Jika seseorang muak, lelah, kesal, gerah, geram, marah, dan tak bisa melampiaskan semuanya, hanya satu kata yang acap meluncur dari mulutnya: huh! Itu sebabnya, dalam olah nafas, kata "huh" teramat sering diucapkan, karena berfungsi menetralisir degup jantung.


Saat seseorang mengatakan "huh", secara bersamaan karbon monoksida lepas dari paru-parunya. Saat itu, oksigen masuk dalam volume yang relatif lebih besar, sehingga darah lebih lancar memompa ke seluruh urat nadi.


Alasan itu juga, kenapa dalam latihan teater seseorang membutuhkan banyak waktu untuk mengajari cara mengatakan "huh". Sebab itu, katakanlah "huh", maka Anda akan merasa segar.


Saat ini, di tengah-tengah kehidupan masyarakat Lampung, yang sudah membuat siapa saja muak, lelah, kesal, geram, marah, tapi tidak bisa melampiaskannya, setiap orang harus belajar mengatakan "huh".


Lihatlah para elite di DPRD Lampung, setiap kali hendak membahas anggaran pendapatan dan belanja daerah, selalu saja mereka ribut bukan soal apa yang akan dibahas itu. Tapi soal konflik yang sebetulnya bisa dibuat pendek, tetapi lebih asyik dibuat panjang. Sama persis seperti pepatah yang khas dalam birokrasi, "kalau bisa dipersulit kenapa harus dipermudah".


Mari kita katakan "huh" kepada para anggota Dewan itu. Kita katakan juga "huh" bagi elite di eksekutif. Entah kenapa mereka tidak berusaha menjalankan birokrasi pemerintahan daerah untuk mengurusi kepentingan rakyatnya. Seluruh energi diarahkan dan dihabiskan untuk memikirkan, cara "melawan" aksi para anggota legislatif.

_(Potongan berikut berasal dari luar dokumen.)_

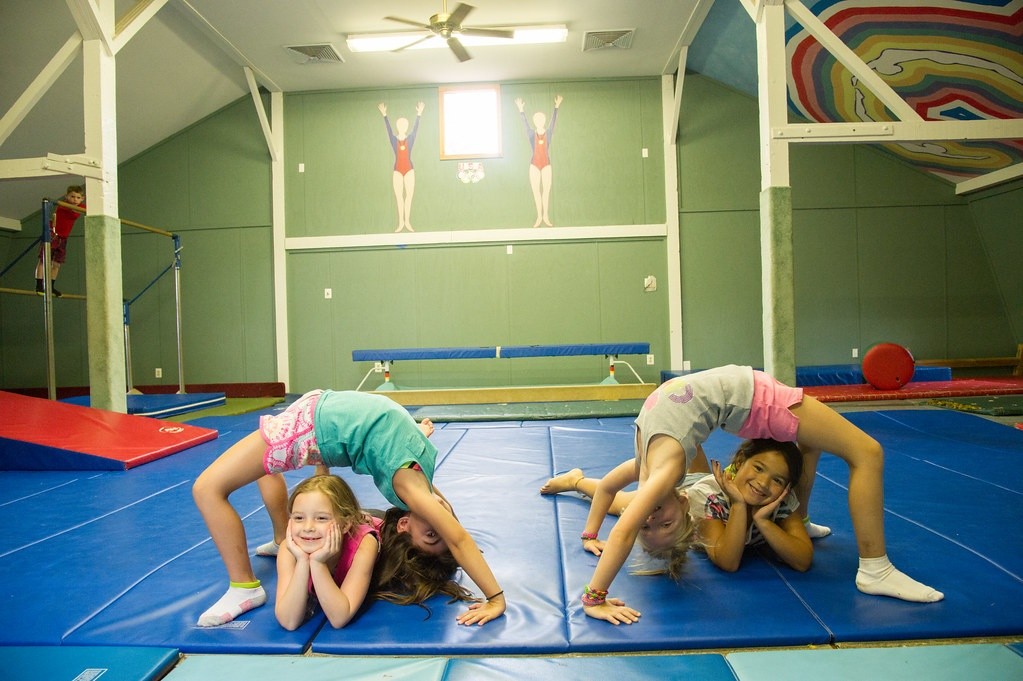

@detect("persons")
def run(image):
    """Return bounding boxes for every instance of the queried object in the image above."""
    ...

[539,437,814,572]
[583,364,944,626]
[35,186,86,296]
[275,418,435,631]
[192,389,506,627]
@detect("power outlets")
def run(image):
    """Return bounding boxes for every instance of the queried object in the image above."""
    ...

[646,354,655,364]
[374,363,383,373]
[155,367,162,380]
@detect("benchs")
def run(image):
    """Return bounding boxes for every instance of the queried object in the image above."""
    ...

[351,343,649,390]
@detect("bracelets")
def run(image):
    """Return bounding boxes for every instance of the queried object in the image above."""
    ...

[581,585,608,606]
[581,532,597,540]
[486,590,504,600]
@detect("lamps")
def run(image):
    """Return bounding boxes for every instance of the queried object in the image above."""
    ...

[346,24,568,53]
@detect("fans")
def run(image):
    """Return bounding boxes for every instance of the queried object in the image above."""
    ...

[383,0,515,62]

Seluruh perhatian dan keseriusan tersedot ke sana, ke konflik yang mengada-ada itu. Sehingga cara mereka menyelesaikan dan meredakan persoalan yang dihadapi rakyat di Kecamatan Kemiling, cuma dengan sepenggal kalimat: "Jangan terpengaruh isu-isu negatif."


Bukankan kekhawatiran rakyat di Kecamatan Kemiling, yang tinggal dalam tenda hampir sepekan lamanya, tidak ada kaitannya dengan politik? Bukankah mereka hanya memikirkan satu hal: tak ingin jadi korban jika bencana gempa betul-betul terjadi.

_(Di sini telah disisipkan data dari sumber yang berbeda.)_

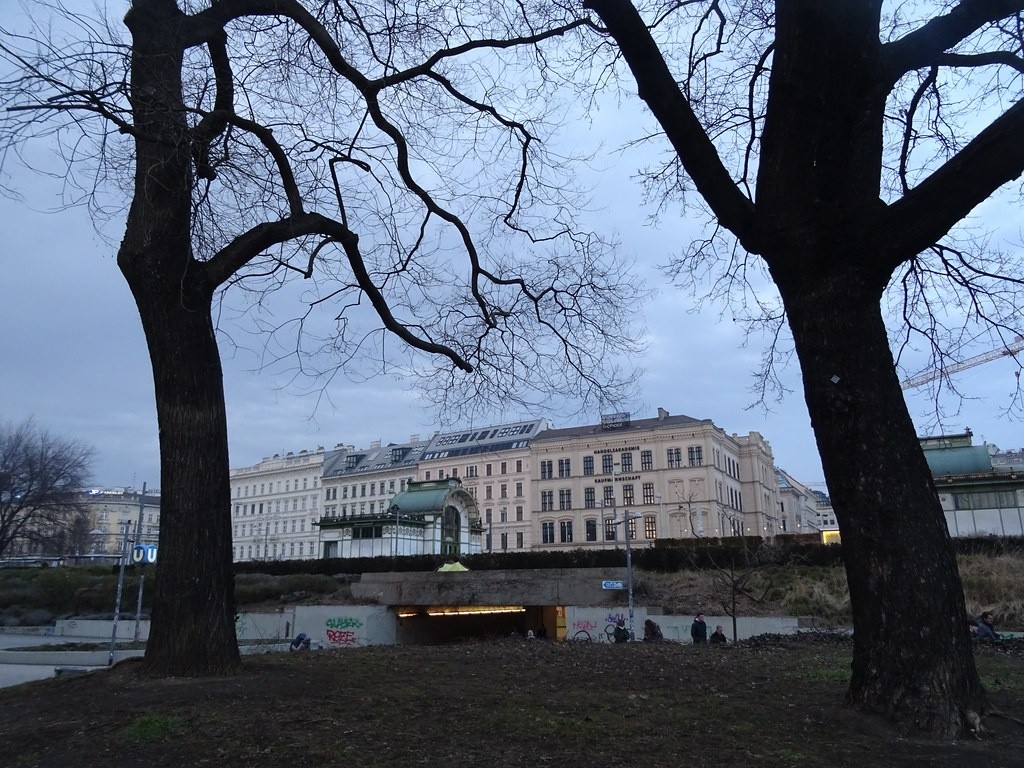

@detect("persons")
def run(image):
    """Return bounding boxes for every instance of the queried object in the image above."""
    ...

[614,619,629,644]
[290,633,311,653]
[969,611,1000,640]
[643,619,662,641]
[691,612,707,643]
[709,625,727,644]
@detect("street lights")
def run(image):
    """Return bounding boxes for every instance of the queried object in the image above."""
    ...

[612,468,618,549]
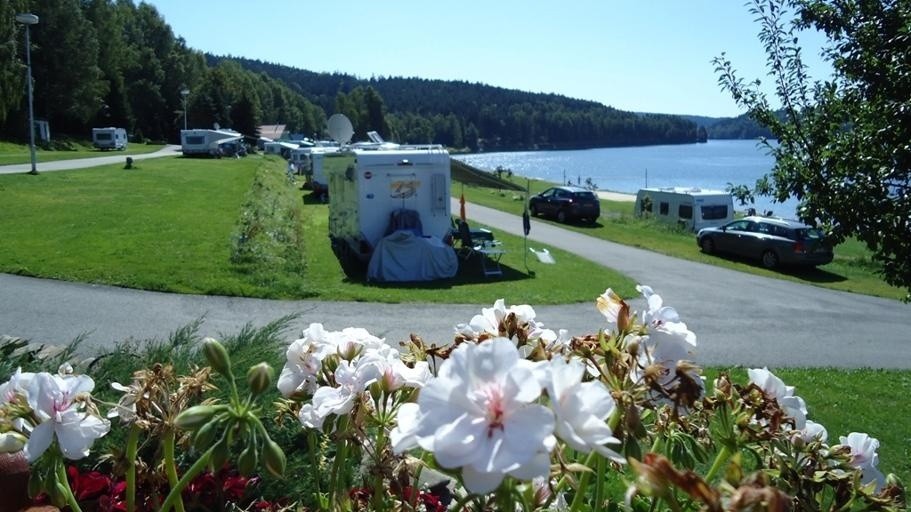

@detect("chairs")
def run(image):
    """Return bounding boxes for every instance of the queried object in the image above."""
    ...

[455,218,482,260]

Kewaspadaan sangat penting dalam hidup. Bukankah dunia sudah tidak aman bagi penghuninya, karena apa saja bisa menjadi penyebab kematian sia-sia. Bukankah elite bisa menjadi sumber bencana yang lebih dasyat dari akibat gempa?

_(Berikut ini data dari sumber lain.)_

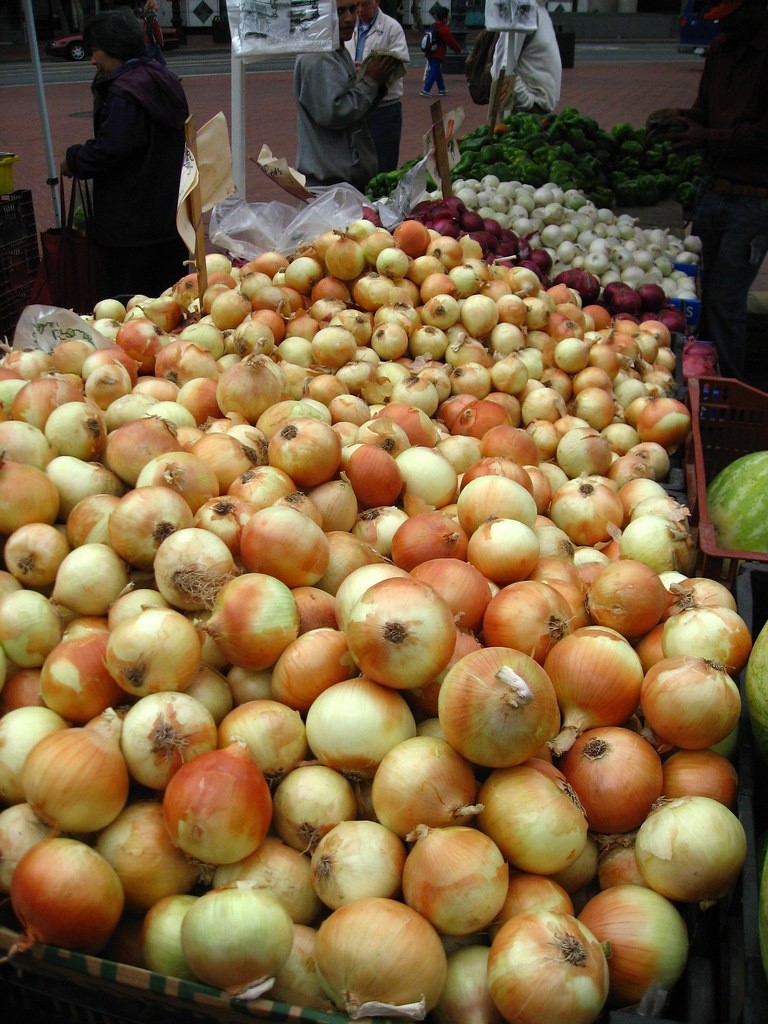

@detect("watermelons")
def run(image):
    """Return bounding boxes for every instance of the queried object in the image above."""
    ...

[745,619,768,762]
[706,452,768,577]
[758,845,768,974]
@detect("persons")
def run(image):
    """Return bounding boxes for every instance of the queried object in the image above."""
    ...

[60,9,190,301]
[490,0,562,116]
[646,0,768,384]
[294,0,411,197]
[411,0,424,34]
[395,2,407,24]
[142,0,167,66]
[419,7,461,97]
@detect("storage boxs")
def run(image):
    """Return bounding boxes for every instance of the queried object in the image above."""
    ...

[715,562,768,1024]
[686,374,768,598]
[0,151,41,357]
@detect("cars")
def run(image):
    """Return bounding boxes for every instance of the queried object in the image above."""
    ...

[47,27,180,61]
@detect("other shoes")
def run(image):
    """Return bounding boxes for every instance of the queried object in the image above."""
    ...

[438,90,448,95]
[420,91,433,98]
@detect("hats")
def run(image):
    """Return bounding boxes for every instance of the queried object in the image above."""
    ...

[697,0,757,20]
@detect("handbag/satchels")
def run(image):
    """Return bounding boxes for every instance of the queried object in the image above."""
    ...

[30,168,102,317]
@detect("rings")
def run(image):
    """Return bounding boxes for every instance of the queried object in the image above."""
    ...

[61,169,65,173]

Katakanlah "huh" kepada Gubernur Lampung yang mengatakan bahwa "bumi yang berguncang di Kecamatan Kemiling merupakan isu yang menyesatkan". Tak ada manusia yang bisa memprediksi gempa bumi secara pasti, sekalipun dengan alat canggih. Karena gempa bumi milik-Nya, Tuhan yang tahu persis dengan rencananya. Tapi alam mengajarkan, ada fenomena-fenomena yang bisa ditafsirkan. Kita hanya punya tafsir itu. Itulah yang dilakukan orang-orang di Kemiling. Sebuah tafsir yang berwarna-warni atas fenomena alam.


Siapa tahu gempa yang terus-menerus menggoyang Provinsi Lampung, sebuah cara mengingatkan agar kita lupakan konflik yang tidak perlu. Kita harus merefleksikan, bahwa Tuhan masih menyayangi orang-orang di Kemiling. Sebab itu, katakanlah "huh" kepada elite yang tidak bisa menenangkan hati mereka. Elite yang cuma punya tafsir "hitam" dan "putih".